See the Jenkins API Wiki page (including the comments at the end). You can fill in the gaps using the documentation provided by Jenkins itself; for example, http://JENKINS_HOST/api will give you the URL for creating a job and http://JENKINS_HOST/job/JOBNAME/api will give you the URL to trigger a build.
I highly recommend avoiding the custom creation of job configuration XML files and looking at something like the Job DSL plugin instead.

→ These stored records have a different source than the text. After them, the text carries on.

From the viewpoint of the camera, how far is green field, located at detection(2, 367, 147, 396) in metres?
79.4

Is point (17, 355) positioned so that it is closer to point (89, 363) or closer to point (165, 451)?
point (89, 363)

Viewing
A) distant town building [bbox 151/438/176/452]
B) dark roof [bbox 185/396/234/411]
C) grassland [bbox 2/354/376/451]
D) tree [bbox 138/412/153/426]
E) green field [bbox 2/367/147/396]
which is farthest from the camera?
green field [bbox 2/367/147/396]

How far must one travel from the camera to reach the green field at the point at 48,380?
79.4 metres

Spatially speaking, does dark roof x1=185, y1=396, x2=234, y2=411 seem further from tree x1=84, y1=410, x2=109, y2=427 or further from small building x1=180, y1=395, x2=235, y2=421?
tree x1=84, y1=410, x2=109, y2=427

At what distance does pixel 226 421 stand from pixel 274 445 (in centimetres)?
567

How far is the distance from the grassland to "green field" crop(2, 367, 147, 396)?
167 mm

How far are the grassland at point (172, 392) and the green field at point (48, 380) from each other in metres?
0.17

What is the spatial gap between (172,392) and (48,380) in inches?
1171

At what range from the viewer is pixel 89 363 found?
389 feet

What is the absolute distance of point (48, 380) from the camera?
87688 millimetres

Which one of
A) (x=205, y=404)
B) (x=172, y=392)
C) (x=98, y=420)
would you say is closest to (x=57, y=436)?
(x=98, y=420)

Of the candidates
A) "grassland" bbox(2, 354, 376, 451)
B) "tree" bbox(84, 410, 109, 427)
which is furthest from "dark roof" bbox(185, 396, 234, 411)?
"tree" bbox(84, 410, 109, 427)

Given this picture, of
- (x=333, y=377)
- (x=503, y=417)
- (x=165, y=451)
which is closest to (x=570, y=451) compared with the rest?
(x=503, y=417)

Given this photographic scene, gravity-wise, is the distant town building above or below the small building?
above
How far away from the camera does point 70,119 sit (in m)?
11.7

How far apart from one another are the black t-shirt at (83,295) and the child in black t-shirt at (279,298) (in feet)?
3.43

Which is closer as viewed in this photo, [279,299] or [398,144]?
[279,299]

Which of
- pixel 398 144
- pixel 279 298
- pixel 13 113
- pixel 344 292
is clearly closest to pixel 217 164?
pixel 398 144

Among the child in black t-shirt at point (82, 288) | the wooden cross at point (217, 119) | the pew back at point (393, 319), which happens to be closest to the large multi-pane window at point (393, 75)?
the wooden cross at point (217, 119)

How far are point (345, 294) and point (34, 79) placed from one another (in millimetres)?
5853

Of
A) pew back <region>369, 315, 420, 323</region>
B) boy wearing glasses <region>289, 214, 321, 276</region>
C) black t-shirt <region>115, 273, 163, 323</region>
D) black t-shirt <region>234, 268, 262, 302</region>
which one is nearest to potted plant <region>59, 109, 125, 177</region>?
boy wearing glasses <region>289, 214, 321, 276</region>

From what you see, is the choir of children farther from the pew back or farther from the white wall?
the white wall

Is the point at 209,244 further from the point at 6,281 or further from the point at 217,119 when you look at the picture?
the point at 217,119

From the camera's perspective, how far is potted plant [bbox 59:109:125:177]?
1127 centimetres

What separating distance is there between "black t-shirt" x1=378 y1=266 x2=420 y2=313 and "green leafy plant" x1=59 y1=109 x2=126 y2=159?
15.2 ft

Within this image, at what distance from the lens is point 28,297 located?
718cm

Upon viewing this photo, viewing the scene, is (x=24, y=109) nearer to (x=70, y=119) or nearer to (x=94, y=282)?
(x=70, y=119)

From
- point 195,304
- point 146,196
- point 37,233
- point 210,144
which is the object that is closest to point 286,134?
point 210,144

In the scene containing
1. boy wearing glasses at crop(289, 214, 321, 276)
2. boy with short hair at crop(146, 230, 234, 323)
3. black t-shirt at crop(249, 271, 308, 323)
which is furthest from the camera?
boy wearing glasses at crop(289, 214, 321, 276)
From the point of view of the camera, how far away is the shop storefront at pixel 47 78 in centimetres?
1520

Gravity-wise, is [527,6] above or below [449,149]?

This gives you a nice Groovy-based DSL to create jobs programmatically - much more concise and less error-prone.
Thanks to a GIST - https://gist.github.com/stuart-warren/7786892
Check if job exists
curl -XGET 'http://jenkins/checkJobName?value=yourJobFolderName' --user user.name:YourAPIToken
With folder plugin
curl -s -XPOST 'http://jenkins/job/FolderName/createItem?name=yourJobName' --data-binary #config.xml -H "Content-Type:text/xml" --user user.name:YourAPIToken
Without folder plugin
curl -s -XPOST 'http://jenkins/createItem?name=yourJobName' --data-binary #config.xml -H "Content-Type:text/xml" --user user.name:YourAPIToken
Create folder
curl -XPOST 'http://jenkins/createItem?name=FolderName&mode=com.cloudbees.hudson.plugins.folder.Folder&from=&json=%7B%22name%22%3A%22FolderName%22%2C%22mode%22%3A%22com.cloudbees.hudson.plugins.folder.Folder%22%2C%22from%22%3A%22%22%2C%22Submit%22%3A%22OK%22%7D&Submit=OK' --user user.name:YourAPIToken -H "Content-Type:application/x-www-form-urlencoded"
If you want to create a job into a view given the view exists.
curl -X POST -H "Content-Type:application/xml" -d #build.xml "http://jenkins_host/view/viewName/createItem?name=itemName"
the build.xml filetemplate could be found in the root directory of a job's workspace
if you want to create a view:
curl -X POST -H "Content-Type:application/xml" -d #view.xml "http://jenkins_host/createView?name=viewName"
the content of the file view.xml could be:
<?xml version="1.0" encoding="UTF-8"?>
<hudson.model.ListView>
<name>viewName</name>
<filterExecutors>false</filterExecutors>
<filterQueue>false</filterQueue>
<properties class="hudson.model.View$PropertyList"/>
<jobNames>
<comparator class="hudson.util.CaseInsensitiveComparator"/>
</jobNames>
<jobFilters/>
<columns>
<hudson.views.StatusColumn/>
<hudson.views.WeatherColumn/>
<hudson.views.JobColumn/>
<hudson.views.LastSuccessColumn/>
<hudson.views.LastFailureColumn/>
<hudson.views.LastDurationColumn/>
<hudson.views.BuildButtonColumn/>
</columns>
</hudson.model.ListView>
and to check if a view exists:
curl -X POST -H "Content-Type:application/xml" "http://jenkins_host/checkViewName?value=viewName"
to check if a job exists:
curl -X POST -H "Content-Type:application/xml" "http://jenkins_host/checkJobName?value=jobName"
To create a job:
curl -X POST -H "Content-Type:application/xml" -d "<project><builders/><publishers/><buildWrappers/></project>" -u username: API_Token http://JENKINS_HOST/createItem?name=AA_TEST_JOB2
To build a job:
curl -X POST -u username:API_TOKEN http://JENKINS_HOST/job/MY_JOB_NAME/build
In case you need to make the same HTTP calls using the Python requests library, instead of CURL...
Download a job config:
import requests
auth = ("username", "api_token")
url = "http://" + JENKINS_HOST + "/job/" + JOB_NAME + "/config.xml"
response = requests.get(url, auth=auth)
open('config.xml', 'wt').write(response.text)
Create a new job using same config:
url = "http://" + JENKINS_HOST + "/createItem?name=" + NEW_JOB_NAME
headers = {'content-type': 'text/xml'}
data = response.text
response = requests.post(url, auth=auth, headers=headers, data=data)
Omit auth parameter when not needed.